The history of 20th-century literature is littered with famous writer's blocks. Two of the most documented and analyzed were suffered by a Jewish American, Henry Roth, and an African-American, Ralph Ellison. Both novelists wrote a single — and singular — work, and then seemingly fell silent.
With Roth, the first work was Call It Sleep, which has a justifiably stellar reputation as perhaps the finest novel of the Jewish immigrant experience. It appeared at the height of the Depression, issued by a small publisher. It garnered respectful reviews, then sank from sight, mostly because the publisher went belly up.
But also, by the time Call It Sleep appeared in 1934, Roth had joined the Communist Party, and began work on what one significant editor judged would be the greatest proletarian novel in American letters. Soon after receiving this judgment, Roth burned what there was of the manuscript and sank into despair. He then decided what he and his family needed was to leave New York and head to the wilds of Maine. There, he began raising waterfowl and nursed his sense of resentment as he watched his writer's block balloon to massive proportions.

########

THE TASKS =
A) Translate this sentence from the passage on writer's block into Spanish: "It appeared at the height of the Depression, issued by a small publisher."
B) According to the passage on writer's block, why did Call It Sleep sink from sight after its respectful reviews? Answer in one to three sentences.
C) Carry on the passage about the writer's blocks of Henry Roth and Ralph Ellison from its final sentence.

Image and question records:

########

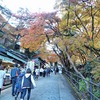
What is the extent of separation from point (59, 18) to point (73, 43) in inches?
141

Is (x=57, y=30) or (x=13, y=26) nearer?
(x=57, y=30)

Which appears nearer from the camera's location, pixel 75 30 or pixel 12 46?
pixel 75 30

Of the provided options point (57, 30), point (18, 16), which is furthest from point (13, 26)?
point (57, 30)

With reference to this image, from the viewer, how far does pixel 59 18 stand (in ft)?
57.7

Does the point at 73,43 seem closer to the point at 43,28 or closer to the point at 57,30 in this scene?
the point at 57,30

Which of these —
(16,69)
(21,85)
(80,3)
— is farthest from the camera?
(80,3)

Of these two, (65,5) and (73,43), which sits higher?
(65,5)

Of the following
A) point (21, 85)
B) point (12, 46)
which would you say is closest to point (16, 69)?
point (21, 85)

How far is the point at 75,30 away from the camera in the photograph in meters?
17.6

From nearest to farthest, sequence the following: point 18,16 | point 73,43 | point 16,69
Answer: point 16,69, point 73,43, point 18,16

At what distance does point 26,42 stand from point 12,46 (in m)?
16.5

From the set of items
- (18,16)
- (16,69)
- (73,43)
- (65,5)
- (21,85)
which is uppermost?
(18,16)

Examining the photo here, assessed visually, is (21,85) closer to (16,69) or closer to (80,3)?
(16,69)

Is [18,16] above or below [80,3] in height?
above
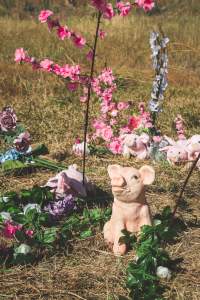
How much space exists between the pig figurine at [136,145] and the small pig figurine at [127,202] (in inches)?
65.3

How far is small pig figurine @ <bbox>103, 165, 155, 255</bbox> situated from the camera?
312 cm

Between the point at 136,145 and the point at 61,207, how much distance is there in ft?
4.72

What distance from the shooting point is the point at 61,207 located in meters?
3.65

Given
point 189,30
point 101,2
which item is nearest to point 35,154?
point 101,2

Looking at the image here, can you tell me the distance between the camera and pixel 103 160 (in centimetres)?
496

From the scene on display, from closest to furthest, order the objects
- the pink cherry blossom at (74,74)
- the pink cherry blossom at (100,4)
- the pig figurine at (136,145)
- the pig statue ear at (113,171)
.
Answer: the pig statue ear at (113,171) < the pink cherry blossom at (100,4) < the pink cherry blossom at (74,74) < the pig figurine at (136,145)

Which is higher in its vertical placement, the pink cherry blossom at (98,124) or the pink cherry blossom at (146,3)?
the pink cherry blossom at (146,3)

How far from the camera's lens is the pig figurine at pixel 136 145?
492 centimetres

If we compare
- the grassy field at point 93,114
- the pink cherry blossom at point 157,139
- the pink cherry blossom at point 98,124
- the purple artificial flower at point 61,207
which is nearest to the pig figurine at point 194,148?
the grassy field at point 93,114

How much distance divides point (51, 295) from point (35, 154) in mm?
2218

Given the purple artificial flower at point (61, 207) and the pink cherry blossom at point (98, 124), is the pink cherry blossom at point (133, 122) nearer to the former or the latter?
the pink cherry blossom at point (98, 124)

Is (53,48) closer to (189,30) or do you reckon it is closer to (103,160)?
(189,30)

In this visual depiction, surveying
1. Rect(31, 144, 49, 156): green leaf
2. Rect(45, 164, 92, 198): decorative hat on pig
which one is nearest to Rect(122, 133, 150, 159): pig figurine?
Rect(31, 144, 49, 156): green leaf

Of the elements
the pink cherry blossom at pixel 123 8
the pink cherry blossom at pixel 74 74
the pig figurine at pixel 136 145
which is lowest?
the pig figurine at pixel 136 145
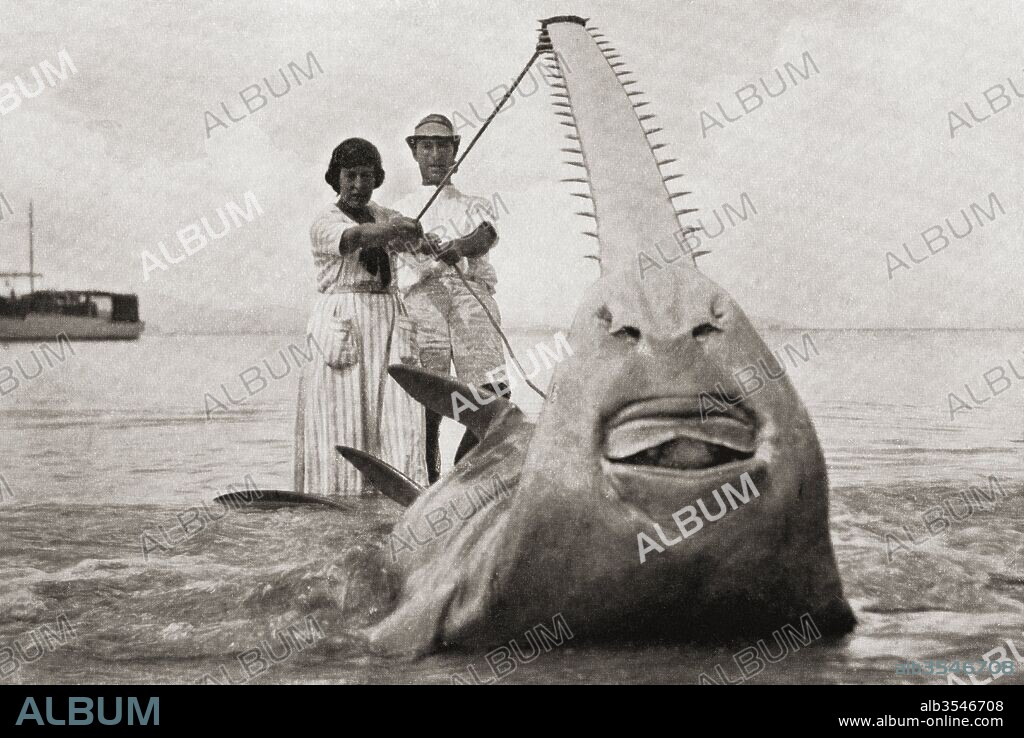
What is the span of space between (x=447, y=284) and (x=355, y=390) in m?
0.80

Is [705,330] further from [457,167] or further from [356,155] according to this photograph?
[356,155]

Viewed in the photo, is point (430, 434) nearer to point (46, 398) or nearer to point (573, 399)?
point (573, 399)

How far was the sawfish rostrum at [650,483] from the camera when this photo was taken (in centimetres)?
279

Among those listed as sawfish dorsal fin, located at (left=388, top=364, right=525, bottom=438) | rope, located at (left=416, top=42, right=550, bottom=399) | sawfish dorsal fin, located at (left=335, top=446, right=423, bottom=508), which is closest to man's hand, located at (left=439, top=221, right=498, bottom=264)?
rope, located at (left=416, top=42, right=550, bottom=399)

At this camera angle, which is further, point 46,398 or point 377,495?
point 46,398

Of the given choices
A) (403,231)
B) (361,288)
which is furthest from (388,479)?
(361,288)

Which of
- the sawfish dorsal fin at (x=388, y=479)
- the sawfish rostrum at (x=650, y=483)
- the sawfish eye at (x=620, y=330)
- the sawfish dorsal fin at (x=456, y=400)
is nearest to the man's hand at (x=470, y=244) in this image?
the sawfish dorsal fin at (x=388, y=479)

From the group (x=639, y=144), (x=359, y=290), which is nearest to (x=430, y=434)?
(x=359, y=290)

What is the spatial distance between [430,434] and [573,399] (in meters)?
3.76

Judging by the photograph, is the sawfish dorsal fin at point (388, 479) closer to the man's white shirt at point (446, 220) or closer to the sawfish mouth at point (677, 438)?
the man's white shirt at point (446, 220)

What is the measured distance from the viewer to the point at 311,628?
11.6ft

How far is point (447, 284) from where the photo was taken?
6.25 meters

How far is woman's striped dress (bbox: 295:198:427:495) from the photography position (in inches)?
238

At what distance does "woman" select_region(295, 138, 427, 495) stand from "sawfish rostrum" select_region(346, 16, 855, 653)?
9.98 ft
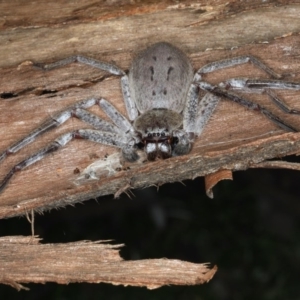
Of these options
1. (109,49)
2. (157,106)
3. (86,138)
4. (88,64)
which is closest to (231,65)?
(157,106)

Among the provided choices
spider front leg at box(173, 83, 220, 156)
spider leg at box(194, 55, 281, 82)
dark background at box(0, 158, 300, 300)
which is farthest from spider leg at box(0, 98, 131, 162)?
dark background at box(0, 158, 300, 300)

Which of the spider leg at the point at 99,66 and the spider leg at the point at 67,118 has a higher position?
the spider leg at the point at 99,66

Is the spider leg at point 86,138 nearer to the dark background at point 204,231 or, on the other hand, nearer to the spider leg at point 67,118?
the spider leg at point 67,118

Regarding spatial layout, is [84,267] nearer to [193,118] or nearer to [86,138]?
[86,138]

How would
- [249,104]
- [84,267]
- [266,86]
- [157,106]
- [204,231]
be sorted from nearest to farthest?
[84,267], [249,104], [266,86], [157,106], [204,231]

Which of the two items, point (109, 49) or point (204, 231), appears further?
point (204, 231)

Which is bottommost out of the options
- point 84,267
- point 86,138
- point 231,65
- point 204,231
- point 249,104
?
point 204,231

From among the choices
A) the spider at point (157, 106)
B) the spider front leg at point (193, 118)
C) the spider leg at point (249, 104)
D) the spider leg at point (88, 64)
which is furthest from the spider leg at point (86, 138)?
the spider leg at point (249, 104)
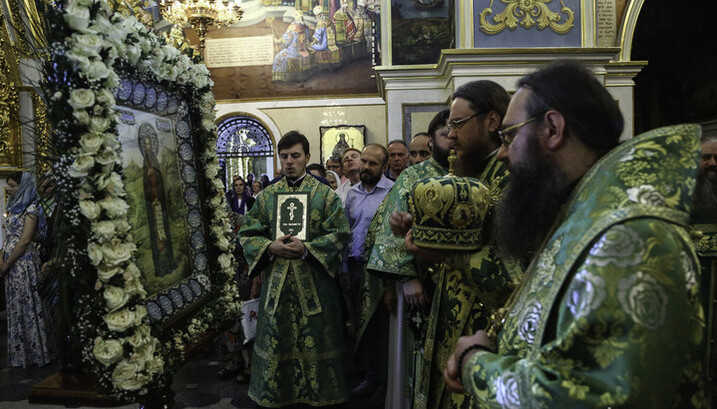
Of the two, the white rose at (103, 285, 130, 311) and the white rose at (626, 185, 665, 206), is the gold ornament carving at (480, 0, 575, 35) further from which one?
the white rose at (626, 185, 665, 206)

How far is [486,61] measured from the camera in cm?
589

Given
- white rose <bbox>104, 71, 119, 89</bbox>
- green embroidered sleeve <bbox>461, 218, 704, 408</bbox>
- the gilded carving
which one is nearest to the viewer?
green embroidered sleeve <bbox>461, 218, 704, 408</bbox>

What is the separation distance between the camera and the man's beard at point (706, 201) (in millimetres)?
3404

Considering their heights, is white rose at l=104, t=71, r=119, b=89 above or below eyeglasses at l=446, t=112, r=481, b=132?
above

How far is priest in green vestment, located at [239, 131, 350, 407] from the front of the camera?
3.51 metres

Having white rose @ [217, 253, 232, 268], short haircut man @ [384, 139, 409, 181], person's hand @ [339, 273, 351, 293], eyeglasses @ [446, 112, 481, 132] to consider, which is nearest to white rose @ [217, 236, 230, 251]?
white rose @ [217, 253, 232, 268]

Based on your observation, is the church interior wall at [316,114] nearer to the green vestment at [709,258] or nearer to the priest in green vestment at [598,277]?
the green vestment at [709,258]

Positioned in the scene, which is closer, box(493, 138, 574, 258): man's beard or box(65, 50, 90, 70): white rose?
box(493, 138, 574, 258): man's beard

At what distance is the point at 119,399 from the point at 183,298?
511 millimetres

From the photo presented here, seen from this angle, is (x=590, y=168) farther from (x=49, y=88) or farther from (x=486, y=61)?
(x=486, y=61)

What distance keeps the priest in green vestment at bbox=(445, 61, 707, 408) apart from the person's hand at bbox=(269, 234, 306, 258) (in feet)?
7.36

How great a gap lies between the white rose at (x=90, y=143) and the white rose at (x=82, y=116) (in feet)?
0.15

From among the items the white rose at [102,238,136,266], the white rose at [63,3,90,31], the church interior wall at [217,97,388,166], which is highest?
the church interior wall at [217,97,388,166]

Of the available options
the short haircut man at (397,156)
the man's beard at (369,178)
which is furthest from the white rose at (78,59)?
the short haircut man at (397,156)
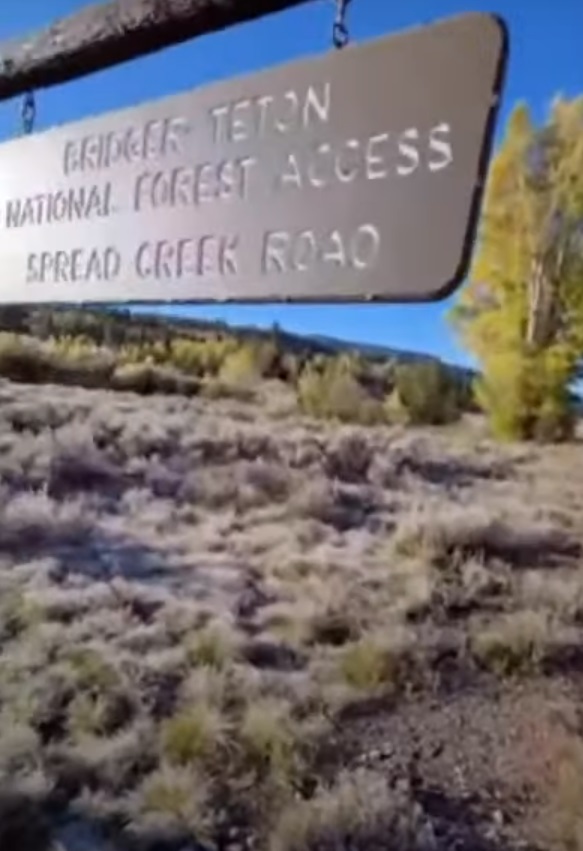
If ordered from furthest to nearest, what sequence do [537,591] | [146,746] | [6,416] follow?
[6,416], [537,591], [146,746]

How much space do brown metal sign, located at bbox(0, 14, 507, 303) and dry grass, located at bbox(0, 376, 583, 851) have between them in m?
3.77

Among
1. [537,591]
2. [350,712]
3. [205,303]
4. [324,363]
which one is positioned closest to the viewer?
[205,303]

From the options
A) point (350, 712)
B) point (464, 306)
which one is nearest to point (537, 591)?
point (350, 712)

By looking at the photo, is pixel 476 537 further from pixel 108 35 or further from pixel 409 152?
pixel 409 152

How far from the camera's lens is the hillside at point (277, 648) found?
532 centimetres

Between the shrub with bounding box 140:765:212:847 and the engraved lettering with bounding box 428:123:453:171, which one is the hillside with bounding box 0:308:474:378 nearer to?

########

TASK-BY-TASK OUTPUTS =
A) Apareció en plena Depresión, publicada por una pequeña editorial.

B) Call It Sleep sank from sight mostly because its small publisher went belly up.

C)
In the case of Ellison, his first and only novel, Invisible Man, was a cultural high point of the early 1950s. It, too, occupies — justifiably — an exalted spot in the American pantheon. In a style that switches, often without warning, from realism to an almost surreal comedy, it tells the story of the unnamed title character, a young black man. His odyssey begins in the South in the early 20th century, then moves on in his maturity to New York City and his life in Harlem, including his brush with the Communist party in the 1930s, before he decides to retreat from life and live "underground."
But where Roth was something of a forgotten man in literary circles — caught in the hell of not writing in watery Maine — Ellison was becoming a figure of note, praised and feted everywhere he went. Supposedly, he was working on his second novel, which was long anticipated, though it never appeared in his lifetime. He began instead to publish insightful essays gathered in several volumes while lecturing around the country and the world.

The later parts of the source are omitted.